**Task instructions**
Pick out each line of the material below that contains the word "concrete" and copy those lines in full. Treat uppercase and lowercase as different.

**Data in this exercise**
------------------------------------------------

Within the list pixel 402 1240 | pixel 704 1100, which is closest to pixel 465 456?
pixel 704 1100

------------------------------------------------

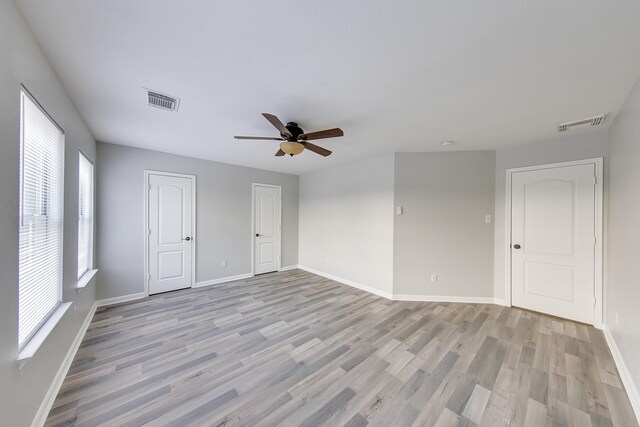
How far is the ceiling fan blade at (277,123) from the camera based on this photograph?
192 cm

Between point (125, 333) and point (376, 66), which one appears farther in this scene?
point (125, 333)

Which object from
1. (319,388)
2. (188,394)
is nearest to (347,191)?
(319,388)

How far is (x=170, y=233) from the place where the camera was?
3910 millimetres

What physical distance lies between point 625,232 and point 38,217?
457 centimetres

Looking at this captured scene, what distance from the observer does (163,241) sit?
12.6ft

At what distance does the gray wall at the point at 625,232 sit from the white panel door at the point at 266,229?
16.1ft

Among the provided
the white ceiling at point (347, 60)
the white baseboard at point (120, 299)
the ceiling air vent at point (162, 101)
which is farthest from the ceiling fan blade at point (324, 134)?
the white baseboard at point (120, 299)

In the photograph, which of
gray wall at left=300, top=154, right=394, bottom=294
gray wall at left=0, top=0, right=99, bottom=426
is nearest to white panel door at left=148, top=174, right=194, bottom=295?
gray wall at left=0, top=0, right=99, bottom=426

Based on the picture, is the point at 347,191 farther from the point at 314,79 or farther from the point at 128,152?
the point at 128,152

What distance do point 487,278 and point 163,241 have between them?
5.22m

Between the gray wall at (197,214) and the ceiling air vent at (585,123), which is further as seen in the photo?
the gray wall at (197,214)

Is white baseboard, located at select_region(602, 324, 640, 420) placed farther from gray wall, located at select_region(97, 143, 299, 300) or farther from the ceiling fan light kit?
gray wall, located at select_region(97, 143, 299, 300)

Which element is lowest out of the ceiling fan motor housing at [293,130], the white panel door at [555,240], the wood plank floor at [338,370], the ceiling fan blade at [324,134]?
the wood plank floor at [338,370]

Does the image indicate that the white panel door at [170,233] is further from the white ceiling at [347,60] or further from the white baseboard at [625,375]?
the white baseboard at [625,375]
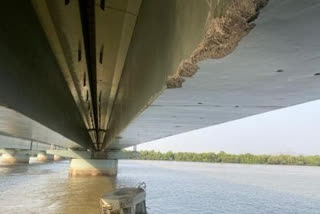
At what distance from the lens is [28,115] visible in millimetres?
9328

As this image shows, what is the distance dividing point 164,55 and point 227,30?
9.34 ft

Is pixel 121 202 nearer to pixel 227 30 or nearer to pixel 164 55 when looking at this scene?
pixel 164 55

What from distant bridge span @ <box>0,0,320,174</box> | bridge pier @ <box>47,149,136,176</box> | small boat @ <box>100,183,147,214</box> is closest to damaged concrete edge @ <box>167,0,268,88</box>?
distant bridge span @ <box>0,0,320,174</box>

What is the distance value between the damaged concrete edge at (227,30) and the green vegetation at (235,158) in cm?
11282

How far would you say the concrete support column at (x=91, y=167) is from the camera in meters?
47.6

------------------------------------------------

**Written answer**
What from distant bridge span @ <box>0,0,320,174</box> | bridge pier @ <box>47,149,136,176</box> | small boat @ <box>100,183,147,214</box> is closest to damaged concrete edge @ <box>167,0,268,88</box>?
What is the distance value between the damaged concrete edge at (227,30) and the green vegetation at (235,158) in cm?
How far would you say the concrete support column at (x=91, y=167) is from the camera in meters?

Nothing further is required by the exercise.